Savigny, numa fase de seu pensamento anterior a 1814, afirmava que interpretar era mostrar
aquilo que a lei diz. A alusão ao verbo dizer nos faz ver que Savigny estava preocupado com o
significado textual da lei. A questão, ainda meramente técnica, era, então, como determinar o sentido
expresso nas normas. Daí a elaboração de quatro técnicas: a interpretação gramatical, que procurava o
sentido vocabular da lei, a interpretação lógica, que visava a seu sentido proposicional, a sistemática,
que buscava o sentido global ou estrutural, e a histórica, que tentava atingir o sentido genético.

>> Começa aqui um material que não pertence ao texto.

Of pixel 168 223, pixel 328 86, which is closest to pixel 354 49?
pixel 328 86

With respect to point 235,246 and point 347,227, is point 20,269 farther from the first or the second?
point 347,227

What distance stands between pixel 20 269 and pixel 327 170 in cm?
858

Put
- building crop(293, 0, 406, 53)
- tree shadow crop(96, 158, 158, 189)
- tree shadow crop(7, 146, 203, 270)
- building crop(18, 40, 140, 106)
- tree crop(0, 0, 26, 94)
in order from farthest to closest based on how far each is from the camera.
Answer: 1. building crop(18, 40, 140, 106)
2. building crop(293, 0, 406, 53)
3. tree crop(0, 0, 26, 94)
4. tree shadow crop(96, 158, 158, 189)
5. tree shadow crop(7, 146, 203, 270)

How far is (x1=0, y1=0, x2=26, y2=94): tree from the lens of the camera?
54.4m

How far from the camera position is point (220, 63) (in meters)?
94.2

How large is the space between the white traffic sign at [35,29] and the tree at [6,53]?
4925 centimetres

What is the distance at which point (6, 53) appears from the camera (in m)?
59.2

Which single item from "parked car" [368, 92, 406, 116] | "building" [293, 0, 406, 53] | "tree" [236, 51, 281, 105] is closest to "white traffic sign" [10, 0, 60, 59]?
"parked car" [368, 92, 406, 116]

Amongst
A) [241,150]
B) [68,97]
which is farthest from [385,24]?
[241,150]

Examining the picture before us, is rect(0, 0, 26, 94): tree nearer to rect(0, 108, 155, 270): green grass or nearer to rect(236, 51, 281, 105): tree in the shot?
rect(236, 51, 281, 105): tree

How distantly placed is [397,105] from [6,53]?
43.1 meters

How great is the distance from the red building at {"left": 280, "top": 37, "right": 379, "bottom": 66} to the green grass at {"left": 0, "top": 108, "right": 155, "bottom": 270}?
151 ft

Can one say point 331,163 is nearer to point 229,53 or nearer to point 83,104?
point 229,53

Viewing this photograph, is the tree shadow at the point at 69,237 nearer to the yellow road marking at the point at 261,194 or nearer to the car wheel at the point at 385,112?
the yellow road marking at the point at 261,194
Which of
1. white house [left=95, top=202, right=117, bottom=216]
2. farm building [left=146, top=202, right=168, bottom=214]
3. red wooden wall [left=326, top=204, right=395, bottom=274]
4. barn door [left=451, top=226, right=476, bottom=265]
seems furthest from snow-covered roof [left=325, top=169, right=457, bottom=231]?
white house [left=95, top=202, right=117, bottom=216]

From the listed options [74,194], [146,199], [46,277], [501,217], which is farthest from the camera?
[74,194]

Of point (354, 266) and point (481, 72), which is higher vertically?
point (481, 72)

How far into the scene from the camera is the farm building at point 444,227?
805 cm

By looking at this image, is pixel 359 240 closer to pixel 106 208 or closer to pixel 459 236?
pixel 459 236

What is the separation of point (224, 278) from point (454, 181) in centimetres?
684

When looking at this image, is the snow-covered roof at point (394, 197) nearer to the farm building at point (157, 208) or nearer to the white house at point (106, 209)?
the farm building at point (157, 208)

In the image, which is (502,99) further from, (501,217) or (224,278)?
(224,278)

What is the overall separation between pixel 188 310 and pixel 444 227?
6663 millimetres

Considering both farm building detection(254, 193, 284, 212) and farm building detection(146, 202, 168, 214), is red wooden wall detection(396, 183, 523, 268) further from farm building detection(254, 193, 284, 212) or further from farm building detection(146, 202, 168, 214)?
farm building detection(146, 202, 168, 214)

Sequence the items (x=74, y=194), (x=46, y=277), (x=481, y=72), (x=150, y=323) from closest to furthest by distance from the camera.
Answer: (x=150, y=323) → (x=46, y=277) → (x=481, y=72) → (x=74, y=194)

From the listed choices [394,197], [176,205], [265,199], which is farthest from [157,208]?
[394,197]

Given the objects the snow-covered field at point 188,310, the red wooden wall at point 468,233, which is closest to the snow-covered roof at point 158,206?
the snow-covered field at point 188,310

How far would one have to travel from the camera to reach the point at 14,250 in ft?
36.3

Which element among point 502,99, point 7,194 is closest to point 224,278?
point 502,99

Essa oscilação entre um fator subjetivo – o pensamento do legislador – e outro objetivo – o
“espírito do povo’’ – torna-se assim um ponto nuclear para entender o desenvolvimento da ciência
jurídica como teoria da interpretação. Em meados do século XIX, ocorre, assim, na França e na
Alemanha, uma polêmica. De um lado, aqueles que defendiam uma doutrina restritiva da interpretação,
cuja base seria a vontade do legislador, a partir da qual, com o auxílio de análises linguísticas e de
métodos lógicos de inferência, seria possível construir o sentido da lei (“Jurisprudência dos
Conceitos’’, na Alemanha, e “Escola da Exegese’’, na França). De outro lado, foram aparecendo
aqueles que sustentavam que o sentido da lei repousava em fatores objetivos, como os interesses em
jogo na sociedade (“Jurisprudência dos Interesses’’, na Alemanha), até que, já no final do século XIX e
início do século XX, uma forte oposição ao “conceptualismo’’ desemboca na chamada escola da “libre
recherche scientifique’’ (livre pesquisa científica) e da “Freirechtsbewegung’’ (movimento do direito
livre) que exigiam que o intérprete buscasse o sentido da lei na vida, nas necessidades e nos interesses
práticos. Desenvolvem-se, nesse período, métodos voltados para a busca do fim imanente do direito
(método teleológico), ou de seus valores fundantes (método axiológico), ou de suas condicionantes
sociais (método sociológico), ou de seus processos de transformação (método axiológico-evolutivo),
ou de sua gênese (método histórico) etc.